Eli shrugged, closing the door. “Oh, you know,” he said with a small smile. “It’d take a direct hit.”

 

“That’s kind of what I’m worried about.”

 

Before Eli could respond, Scarlett trotted down the stairs, her feet bare and her hair pulled into a wet bun. She wore jeans and a green T-shirt that had damp spots where her hair had dripped, and was pulling on a jacket. “I’m ready, I’m ready,” she said breathlessly.

 

“Shoes?” Jesse said, raising an eyebrow.

 

“They’re right—oh, no, they’re not.” She scrambled back upstairs. Jesse shook his head, amused.

 

“You really think Olivia will come after her?” Eli said quietly. He hadn’t taken his eyes off the stairs.

 

“Seems like it. But I never met Olivia.”

 

“I only saw her once or twice. She was…I don’t know. Regal. Commanding.”

 

“Nuts?”

 

“Well, yeah. But not so you’d notice right away.”

 

Scarlett came running down the stairs, socks and boots in her hand. “I thought you’d be dragging ass. What’s the rush?” Jesse asked.

 

“We’re meeting Kirsten,” she told him. “And you need to be on your best behavior.”

 

 

 

 

 

Chapter 7

 

 

We stepped out of Molly’s house into my favorite kind of LA weather: cool and sunny. Sometime during the night, the wind had blown off a layer of smog, so it was even clear outside. We walked down the block to Jesse’s parking spot, and I noticed one of Molly’s neighbors had recently gone with the ultimate tacky Christmas decoration: four inches of cotton laid down over the grass to serve as snow. The scene was complete with Styrofoam snowmen and a gaudily decorated Christmas tree.

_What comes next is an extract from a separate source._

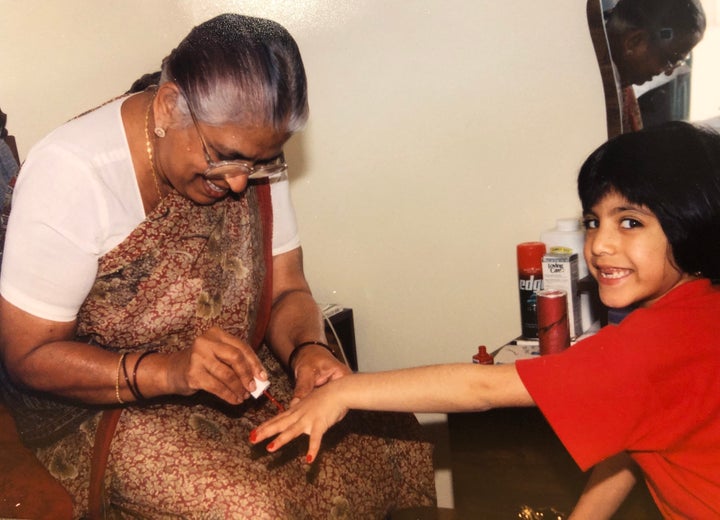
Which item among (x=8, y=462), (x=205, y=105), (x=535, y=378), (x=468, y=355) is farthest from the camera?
(x=468, y=355)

Molly would love it.

 

On the way to the restaurant, Jesse told me about being approached by Dashiell and the meeting at his house that night, and I filled him in on what Kirsten had told me about Erin’s and Denise’s deaths: the frantic calls to Kirsten, the fact that both witches predicted the future. “So Kirsten and I think the two deaths have to be connected,” I finished.

 

“It’s not two deaths anymore. Now it’s four,” Jesse said grimly.

 

“Wait. What?”

 

“I’m not sure, and I can’t prove it, but I think the Reed car accident is related to all this. Remember I told you about that weird dirt that forensics found at Erin’s? Well, I think I found the same kind of mud inside the car last night. My friend in forensics is analyzing it for me.”

 

“But the car thing was Olivia. We still think that was Olivia, right?”

 

“Yes.”

 

I thought that over. “So you think Olivia killed the witches too?”

 

He hesitated. I glanced over. “What?” I asked.

 

“Is it possible that Olivia has…special powers? Like, since she was a null who turned, maybe she can go out in the sun or something?”